13 thoughts on “Media Manage An XML For Color Correction (from client drives to your raid)”

  1. hi patrick! the first thing i would when confronted with so much clips sharing identical tcs is to activate taking account of the filename in the conforming process of the xml. to do this change the default conform options under master project settings to “assist using reel names from the: source clip filename. am i wrong?

    1. Not only are you correct, you’ve just previewed Part 4—and this project is a perfect example of why that solution doesn’t work for me about 60% of the time 🙂 But yes, it’s the next step and should always be attempted before manually syncing up shots that don’t properly line up at the XML import stage.

    2. Before you import the XML, you may have to tweak reel name match pattern in conform settings to properly match the reel names and double check the reel name column updates on the media pool. Also I have found that if the clip has bad timecode resolve tends to ignore the use frame count option when matching.

        1. I had a project where they dragged all the r3ds into a timeline in red cine and exported the timeline as proxies with all new timecode based on the clips position in bogus red cine timeline. They edited the who project based on bad timecode. I could not get resolve to use the frame counts to save my life until I manually reset each clips timecode to 0 one at a time.
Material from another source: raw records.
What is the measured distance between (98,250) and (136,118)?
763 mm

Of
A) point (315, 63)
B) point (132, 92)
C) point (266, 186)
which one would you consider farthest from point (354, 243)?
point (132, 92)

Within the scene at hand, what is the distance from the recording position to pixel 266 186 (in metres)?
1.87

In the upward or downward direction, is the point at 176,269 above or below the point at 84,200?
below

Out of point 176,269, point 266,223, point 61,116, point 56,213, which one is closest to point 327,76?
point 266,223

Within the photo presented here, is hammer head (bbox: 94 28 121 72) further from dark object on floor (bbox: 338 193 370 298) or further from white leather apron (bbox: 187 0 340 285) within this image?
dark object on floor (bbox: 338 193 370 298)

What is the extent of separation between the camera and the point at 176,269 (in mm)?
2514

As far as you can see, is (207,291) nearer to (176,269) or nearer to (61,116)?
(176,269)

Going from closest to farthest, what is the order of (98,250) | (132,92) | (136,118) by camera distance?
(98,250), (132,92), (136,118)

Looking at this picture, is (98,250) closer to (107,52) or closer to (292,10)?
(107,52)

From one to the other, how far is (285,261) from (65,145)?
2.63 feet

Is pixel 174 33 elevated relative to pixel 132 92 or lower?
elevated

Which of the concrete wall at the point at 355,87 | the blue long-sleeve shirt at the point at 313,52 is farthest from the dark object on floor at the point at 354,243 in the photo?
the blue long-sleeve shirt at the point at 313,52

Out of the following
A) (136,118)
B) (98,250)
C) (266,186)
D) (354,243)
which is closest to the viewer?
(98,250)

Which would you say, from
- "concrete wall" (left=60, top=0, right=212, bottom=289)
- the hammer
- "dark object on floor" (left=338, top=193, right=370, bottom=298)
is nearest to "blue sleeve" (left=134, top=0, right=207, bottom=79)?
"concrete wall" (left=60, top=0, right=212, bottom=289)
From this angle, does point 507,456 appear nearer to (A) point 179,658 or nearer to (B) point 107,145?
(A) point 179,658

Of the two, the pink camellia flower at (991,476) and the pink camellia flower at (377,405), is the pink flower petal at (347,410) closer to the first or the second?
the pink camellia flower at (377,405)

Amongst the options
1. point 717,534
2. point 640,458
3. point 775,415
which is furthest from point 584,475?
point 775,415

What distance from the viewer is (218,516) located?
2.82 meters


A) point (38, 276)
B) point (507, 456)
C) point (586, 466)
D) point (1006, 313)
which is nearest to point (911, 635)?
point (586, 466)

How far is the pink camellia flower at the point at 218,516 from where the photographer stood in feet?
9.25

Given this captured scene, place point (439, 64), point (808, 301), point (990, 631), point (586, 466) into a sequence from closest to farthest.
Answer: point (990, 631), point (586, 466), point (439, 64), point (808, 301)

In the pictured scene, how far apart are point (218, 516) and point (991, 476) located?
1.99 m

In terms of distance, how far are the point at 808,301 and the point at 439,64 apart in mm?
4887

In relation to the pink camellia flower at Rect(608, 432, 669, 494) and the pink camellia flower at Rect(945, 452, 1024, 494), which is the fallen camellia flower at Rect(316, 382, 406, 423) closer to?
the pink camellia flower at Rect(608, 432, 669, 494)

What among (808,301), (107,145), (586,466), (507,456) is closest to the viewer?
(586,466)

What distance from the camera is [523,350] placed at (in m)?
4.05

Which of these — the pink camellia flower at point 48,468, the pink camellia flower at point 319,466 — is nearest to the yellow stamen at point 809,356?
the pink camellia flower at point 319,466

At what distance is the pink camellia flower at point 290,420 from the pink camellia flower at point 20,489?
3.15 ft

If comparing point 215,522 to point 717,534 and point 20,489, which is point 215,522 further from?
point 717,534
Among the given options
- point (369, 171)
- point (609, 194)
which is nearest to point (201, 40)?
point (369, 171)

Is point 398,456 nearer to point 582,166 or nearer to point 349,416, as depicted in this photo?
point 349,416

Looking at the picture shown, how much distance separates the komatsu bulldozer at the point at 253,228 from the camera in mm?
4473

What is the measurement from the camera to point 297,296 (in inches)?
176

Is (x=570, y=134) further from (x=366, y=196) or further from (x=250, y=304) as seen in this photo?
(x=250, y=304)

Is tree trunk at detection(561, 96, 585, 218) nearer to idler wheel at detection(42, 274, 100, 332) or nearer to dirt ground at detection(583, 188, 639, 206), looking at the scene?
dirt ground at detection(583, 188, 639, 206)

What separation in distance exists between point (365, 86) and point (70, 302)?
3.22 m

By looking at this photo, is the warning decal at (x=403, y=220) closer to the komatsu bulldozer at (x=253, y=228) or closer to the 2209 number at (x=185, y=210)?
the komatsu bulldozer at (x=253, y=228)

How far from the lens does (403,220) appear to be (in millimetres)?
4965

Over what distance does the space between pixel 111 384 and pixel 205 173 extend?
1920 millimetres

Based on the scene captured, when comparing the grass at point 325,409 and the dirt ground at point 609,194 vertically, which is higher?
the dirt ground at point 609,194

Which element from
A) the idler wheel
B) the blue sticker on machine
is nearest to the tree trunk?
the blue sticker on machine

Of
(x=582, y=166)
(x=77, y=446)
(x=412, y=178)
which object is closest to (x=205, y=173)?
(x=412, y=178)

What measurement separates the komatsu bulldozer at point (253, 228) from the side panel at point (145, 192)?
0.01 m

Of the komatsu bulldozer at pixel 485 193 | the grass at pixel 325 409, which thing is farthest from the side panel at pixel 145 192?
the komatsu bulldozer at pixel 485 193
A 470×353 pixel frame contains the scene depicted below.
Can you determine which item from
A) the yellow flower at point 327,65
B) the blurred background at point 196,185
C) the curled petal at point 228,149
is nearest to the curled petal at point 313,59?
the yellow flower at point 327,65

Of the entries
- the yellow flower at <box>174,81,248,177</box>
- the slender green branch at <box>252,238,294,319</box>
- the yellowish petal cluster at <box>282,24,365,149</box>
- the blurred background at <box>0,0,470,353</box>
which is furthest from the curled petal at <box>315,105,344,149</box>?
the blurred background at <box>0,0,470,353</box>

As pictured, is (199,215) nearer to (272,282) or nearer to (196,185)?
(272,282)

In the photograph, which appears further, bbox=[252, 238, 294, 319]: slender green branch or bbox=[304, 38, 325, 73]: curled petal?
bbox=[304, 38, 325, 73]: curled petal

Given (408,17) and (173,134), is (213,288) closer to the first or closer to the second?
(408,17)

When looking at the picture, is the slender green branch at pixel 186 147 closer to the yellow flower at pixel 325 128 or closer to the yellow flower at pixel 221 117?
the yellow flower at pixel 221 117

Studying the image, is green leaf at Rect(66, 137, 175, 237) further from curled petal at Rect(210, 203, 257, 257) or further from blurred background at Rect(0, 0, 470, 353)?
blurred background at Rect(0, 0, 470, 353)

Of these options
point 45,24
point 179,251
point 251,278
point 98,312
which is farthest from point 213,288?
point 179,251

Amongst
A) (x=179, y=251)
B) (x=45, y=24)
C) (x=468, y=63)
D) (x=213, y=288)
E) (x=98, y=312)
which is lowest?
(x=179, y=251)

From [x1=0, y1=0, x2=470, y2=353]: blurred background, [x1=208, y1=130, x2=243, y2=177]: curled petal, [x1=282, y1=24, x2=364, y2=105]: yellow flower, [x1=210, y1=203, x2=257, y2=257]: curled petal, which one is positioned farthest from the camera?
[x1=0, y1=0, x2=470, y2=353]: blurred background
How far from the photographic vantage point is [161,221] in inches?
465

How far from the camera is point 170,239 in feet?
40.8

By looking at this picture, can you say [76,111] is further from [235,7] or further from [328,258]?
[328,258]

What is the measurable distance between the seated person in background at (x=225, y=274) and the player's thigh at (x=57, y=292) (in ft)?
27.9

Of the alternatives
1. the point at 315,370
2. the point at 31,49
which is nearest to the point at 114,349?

  2. Any idea of the ETA for part 4? Because I could really use the advice 🙂 Dealing with a very troublesome xml right now for a project.
    It’s driving me nuts.

    1. Heh. Yes. Over the next week I’ll be releasing a spate of Insights (I got behind due to the holiday and then a mega-job that crushed me). At least two of the Insights I’ll be releasing are in this series. If you have a specific question, feel free to ask here.

      1. Fantastic, I’m looking forward to it. My troubles related to mixed formats shot on dslr with and without external recorder (framerates of 24, 23,97, 29,97) and timecode issues. Basically 29,97 footage was interpreted as 24fps in premiere, mixed with 24fps clips and 23,97fps clips which were not re-interpreted and all of it edited in a 24fps timeline. I ended up asking for a Prores export and went the scene detection route… Coud not get it to work but would like to be prepared for the future.